Iowa Civil Rights Commission Urges Churches to Trust it Won’t Target Their Sermons, Religious Practices

But two church's attorneys told The Stream they're not waiting to find out if the Commission will hold to the reassurances.

By Dustin Siggins Published on July 7, 2016

Attorneys for two Iowa churches say they are not reassured by the head of the state’s Civil Rights Commission (CRC) who stated that they won’t be targeted for holding traditional views on marriage. On Tuesday, CRC Executive Director Kristin Johnson told ThinkProgress that “The Iowa Civil Rights Commission has not made any changes in its interpretation of the law, nor does it intend to ignore the exemption for religious institutions when applicable.”

According to Johnson, “The Iowa Civil Rights Commission remains committed to fighting discrimination as provided in Iowa law. Complaints against religious institutions as public accommodations have not been considered by the Iowa Civil Rights Commission.”

The CRC Against the Churches

Johnson’s comments came hours after the Alliance Defending Freedom (ADF) and First Liberty Institute (FLI) filed complaints  on behalf of churches opposed to a CRC brochure that says churches must allow a person to use the restroom of his or her self-identified gender. The brochure also includes as possible “illegal harassment” the “intentional use of names and pronouns inconsistent with a person’s presented gender” and “repeated remarks of a demeaning nature.”

According to the brochure, churches are only partially exempt from these regulations. One of the brochure’s subheadings asks, “Does This Law Apply to Churches?” The brochure, which is based on the commission’s rules, says the answer is:

Sometimes. Iowa law provides that these protections do not apply to religious institutions with respect to any religion-based qualifications when such qualifications are related to a bona fide religious purpose. Where qualifications are not related to a bona fide religious purpose, churches are still subject to the law’s provisions.

What doesn’t qualify for an exemption for a “bona fide religious purpose”? The brochure’s examples include “a child care facility operated at a church” and “a church service open to the public.”

It is the second that most concerned Fort Des Moines Church of Christ. In its lawsuit filed with the help of ADF, the church says it is concerned that since , its traditional views on sexuality could be targeted by the state because — not almost every church in America — all of its services are open to the public.

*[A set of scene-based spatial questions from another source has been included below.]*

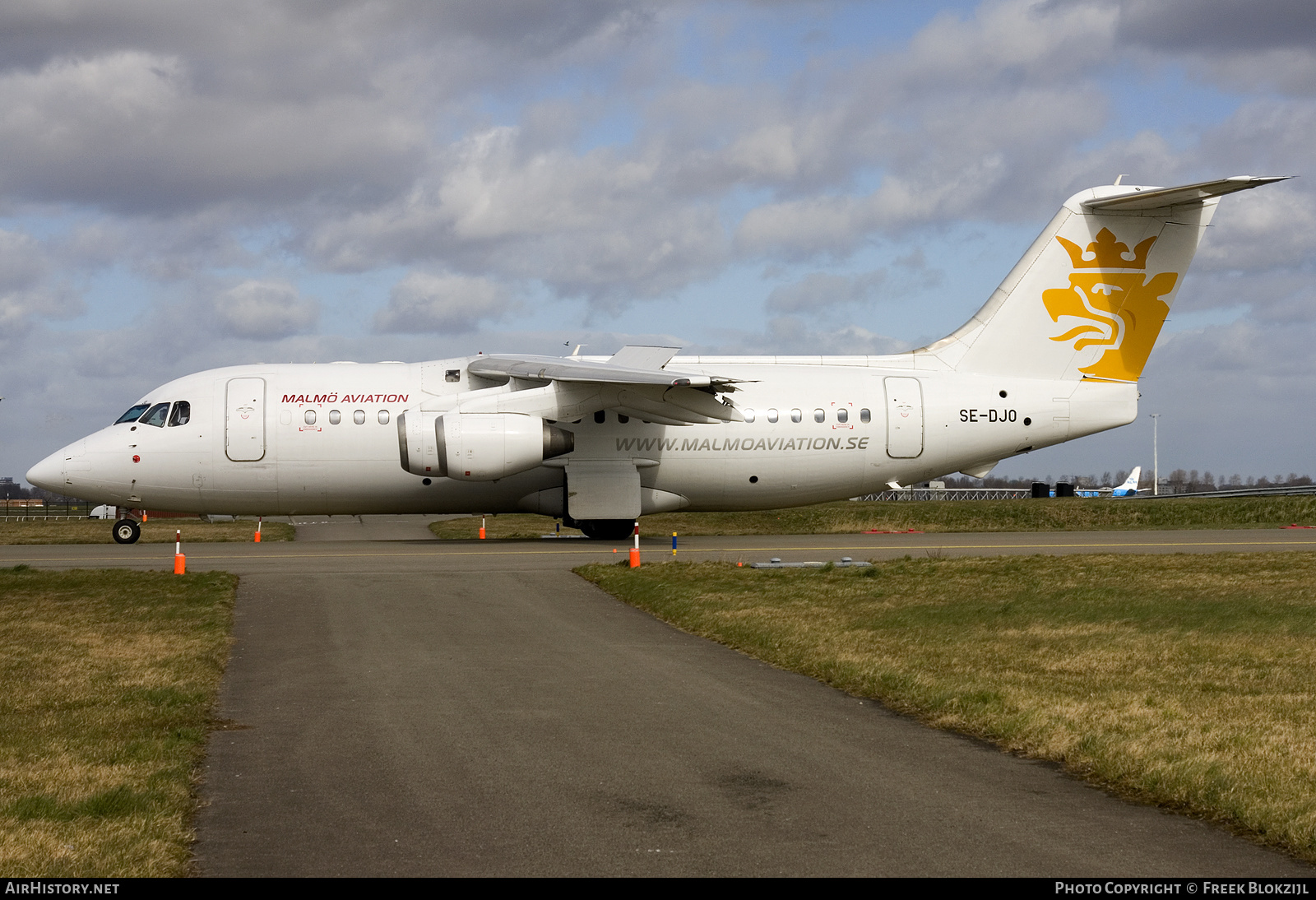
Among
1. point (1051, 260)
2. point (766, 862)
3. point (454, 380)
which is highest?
point (1051, 260)

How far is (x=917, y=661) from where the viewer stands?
11.9m

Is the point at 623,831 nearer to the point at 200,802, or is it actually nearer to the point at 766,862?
the point at 766,862

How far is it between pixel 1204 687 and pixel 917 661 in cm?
262

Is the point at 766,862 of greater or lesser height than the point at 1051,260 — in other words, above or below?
below

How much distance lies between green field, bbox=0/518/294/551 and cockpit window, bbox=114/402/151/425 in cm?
423

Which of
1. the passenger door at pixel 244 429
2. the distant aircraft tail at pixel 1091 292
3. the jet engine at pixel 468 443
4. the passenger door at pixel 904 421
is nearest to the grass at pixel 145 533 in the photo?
the passenger door at pixel 244 429

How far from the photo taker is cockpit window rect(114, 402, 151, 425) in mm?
28422

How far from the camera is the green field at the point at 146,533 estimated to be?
115ft

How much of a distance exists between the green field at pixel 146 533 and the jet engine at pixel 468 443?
8.91 m

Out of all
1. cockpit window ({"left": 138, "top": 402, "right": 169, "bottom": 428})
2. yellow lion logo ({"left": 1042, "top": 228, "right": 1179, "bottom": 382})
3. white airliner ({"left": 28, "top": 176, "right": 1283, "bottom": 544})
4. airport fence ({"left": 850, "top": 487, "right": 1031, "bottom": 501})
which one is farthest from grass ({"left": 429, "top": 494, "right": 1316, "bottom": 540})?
airport fence ({"left": 850, "top": 487, "right": 1031, "bottom": 501})

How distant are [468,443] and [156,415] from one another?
25.5 ft

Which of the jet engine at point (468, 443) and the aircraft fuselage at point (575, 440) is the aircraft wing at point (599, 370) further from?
the jet engine at point (468, 443)

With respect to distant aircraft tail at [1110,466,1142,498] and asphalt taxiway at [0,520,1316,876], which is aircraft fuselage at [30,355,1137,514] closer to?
asphalt taxiway at [0,520,1316,876]

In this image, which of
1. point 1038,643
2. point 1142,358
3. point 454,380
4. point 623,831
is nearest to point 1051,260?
point 1142,358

ADF attorney Christina Holcomb told The Stream that “the Commission has not communicated directly with ADF,” but that Johnson’s statement to Think Progress shows why the lawsuit is needed. “The law is vague, and the Commission — the agency charged with interpreting and enforcing the law — has interpreted the law to apply to churches. We’ve seen a lot of double-speak from the Commission, but nothing that rescinds its publication or disavows enforcing this law against churches.”

The ADF lawsuit seeks to have the law declared unconstitutional and for an injunction to be placed against any application of the Commission’s gender identity rules against its client. “The Commission clearly believes it has the authority to control how a church communicates and uses its house of worship. This unprecedented government overreach must be stopped,” said Holcomb. While Church of Christ has not faced pressure from the Commission, “no one has to wait for punishment or fines before challenging an unconstitutional law.”

An Invented or a Real Fear?

Think Progress LGBT Editor Zack Ford, who interviewed Johnson, wrote that “ADF’s legal hypothetical of Fort Des Moines being found in violation of the law is imagined both in the sense that it has never happened and that it would never happen. Johnson noted that the law ‘has been consistently enforced, and the exemption consistently applied’ since its enactment in 2007.”

In e-mailed comments to The Stream, Ford said ADF’s concerns are “based on an invented fear that has no legitimacy.” “It’s absurd to believe that any governmental body could actually dictate what a church can preach to its congregation,” he continued. “Not only would the First Amendment prohibit it, the Iowa Civil Rights Act clearly does too. If a church service is not a ‘bona fide religious purpose,’ I don’t know what is.”

But Cornerstone World Outreach has the same concern as Church of Christ. Chelsey Youman, First Liberty Institute’s chief counsel, told The Stream that the commission likewise had not responded to their demand letter on behalf of Cornerstone. The letter seeks public reassurance that the Commission would not enforce gender identity rules against Cornerstone and a specific exemption by August 4.

Responding to Johnson’s statement to Think Progress, Youman said: “If she means the Commission is abandoning what it said in the brochure and will never enforce the laws against a religious institution, then it is a positive statement.” Youman pointed to the 2012 U.S. Supreme Court case Hosanna-Tabor v. EEOc, in which the Court ruled 9-0 that religious groups can hire and fire ministers and certain other employees without government interference, under a “ministerial exception” to certain laws.

“Prosecuting an actual church is a violation of the church autonomy doctrine that every Justice on the Supreme Court agreed provides special protections to churches and religious institutions,” said Youman. “We sent a demand letter precisely to determine whether the Commission was serious about its threat against churches or rather miscommunicated in its brochure. We find it difficult to believe the Commission would violate a recent unanimous Supreme Court precedent.”